Thread overview
Segmentation fault in runTlsDtors
Jun 25, 2021
Ali Çehreli
Jun 25, 2021
rikki cattermole
Jun 26, 2021
Ali Çehreli
Jul 01, 2021
Max Samukha
Jul 01, 2021
Ali Çehreli
June 25, 2021
I need your help with sporadic segfaults.

Players:

* dmd 2.096 (but I've seen similar issues in the past with earlier versions as well)

* A D library with extern(C) functions that calls rt_init() and rt_term(), which I think are needed for the library's use with Python

* A D program that uses said library (would calling rt_init() and rt_term() cause harm in this case?) (Using the library with Python works fine.)

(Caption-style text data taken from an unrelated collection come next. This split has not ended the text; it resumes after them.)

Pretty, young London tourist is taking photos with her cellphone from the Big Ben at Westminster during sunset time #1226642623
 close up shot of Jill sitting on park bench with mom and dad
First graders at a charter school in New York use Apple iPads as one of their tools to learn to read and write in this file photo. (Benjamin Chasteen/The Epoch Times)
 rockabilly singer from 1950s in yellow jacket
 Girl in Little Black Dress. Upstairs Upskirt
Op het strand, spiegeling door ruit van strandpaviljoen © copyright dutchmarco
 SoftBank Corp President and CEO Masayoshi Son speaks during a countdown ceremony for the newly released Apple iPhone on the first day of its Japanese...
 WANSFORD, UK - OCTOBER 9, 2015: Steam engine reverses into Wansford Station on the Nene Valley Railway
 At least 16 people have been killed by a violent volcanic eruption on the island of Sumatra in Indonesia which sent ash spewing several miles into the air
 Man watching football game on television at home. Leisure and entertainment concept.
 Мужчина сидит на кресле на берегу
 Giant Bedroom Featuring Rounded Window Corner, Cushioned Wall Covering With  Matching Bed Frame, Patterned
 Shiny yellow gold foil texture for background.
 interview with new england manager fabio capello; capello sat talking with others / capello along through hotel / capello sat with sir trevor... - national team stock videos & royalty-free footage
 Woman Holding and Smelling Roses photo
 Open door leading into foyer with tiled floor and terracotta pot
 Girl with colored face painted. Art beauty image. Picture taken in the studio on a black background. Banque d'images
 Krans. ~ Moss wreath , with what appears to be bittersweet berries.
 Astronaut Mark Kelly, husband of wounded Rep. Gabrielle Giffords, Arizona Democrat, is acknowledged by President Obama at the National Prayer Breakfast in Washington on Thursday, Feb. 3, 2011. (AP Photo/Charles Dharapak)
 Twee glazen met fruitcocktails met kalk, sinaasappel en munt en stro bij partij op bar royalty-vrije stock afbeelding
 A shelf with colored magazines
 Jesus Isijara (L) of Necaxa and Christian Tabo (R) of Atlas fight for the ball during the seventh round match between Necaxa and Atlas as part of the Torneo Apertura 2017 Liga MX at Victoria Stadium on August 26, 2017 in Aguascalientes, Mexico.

The segfault happens when the program is shutting down. Here is a stack trace from a core dump:

[Current thread is 1 (Thread 0x7fb1ef95e700 (LWP 20010))]
(gdb) bt
#0 0x00007fb240a1c698 in _D2rt5minfo__T17runModuleFuncsRevSQBgQBg11ModuleGroup11runTlsDtorsMFZ9__lambda1ZQCoMFAxPyS6object10ModuleInfoZv () from /usr/lib/x86_64-linux-gnu/libphobos2.so.0.96
#1 0x00007fb240a1c0b1 in rt.minfo.ModuleGroup.runTlsDtors() () from /usr/lib/x86_64-linux-gnu/libphobos2.so.0.96
#2 0x00007fb240a1c411 in _D2rt5minfo16rt_moduleTlsDtorUZ14__foreachbody1MFKSQBx19sections_elf_shared3DSOZi () from /usr/lib/x86_64-linux-gnu/libphobos2.so.0.96
#3 0x00007fb240a1ddf2 in _D2rt19sections_elf_shared3DSO14opApplyReverseFMDFKSQByQByQBgZiZi () from /usr/lib/x86_64-linux-gnu/libphobos2.so.0.96
#4 0x00007fb240a1c3f1 in rt_moduleTlsDtor () from /usr/lib/x86_64-linux-gnu/libphobos2.so.0.96
#5 0x00007fb240a0a401 in thread_entryPoint () from /usr/lib/x86_64-linux-gnu/libphobos2.so.0.96
#6 0x00007fb23fcf56db in start_thread (arg=0x7fb1ef95e700) at pthread_create.c:463
#7 0x00007fb23f80671f in clone () at ../sysdeps/unix/sysv/linux/x86_64/clone.S:95


If related, here are the library initialization and deinitialization functions, which I think are needed e.g. for using from Python:

// The initialization function of the library
pragma (crt_constructor)
extern (C)
void lib_init() {
  const err = rt_init();
  enum success = 1;  // Yes, backwards.
  if (err != success) {
    fprintf(core.stdc.stdio.stderr, "Failed to initialize D runtime.");
    abort();
  }
}

// The deinitialization function of the library
pragma (crt_destructor)
extern (C)
void lib_deinit() {
  const err = rt_term();
  enum success = 1;  // Yes, backwards.
  if (err != success) {
    fprintf(core.stdc.stdio.stderr, "Failed to deinitialize D runtime.");
    // Intentionally not aborting in a destructor.
  }
}


The segmentation fault is sporadic; likely due to a race condition. Is it related to my code? Can I workaround this? Can I reduce the likelihood of this happening?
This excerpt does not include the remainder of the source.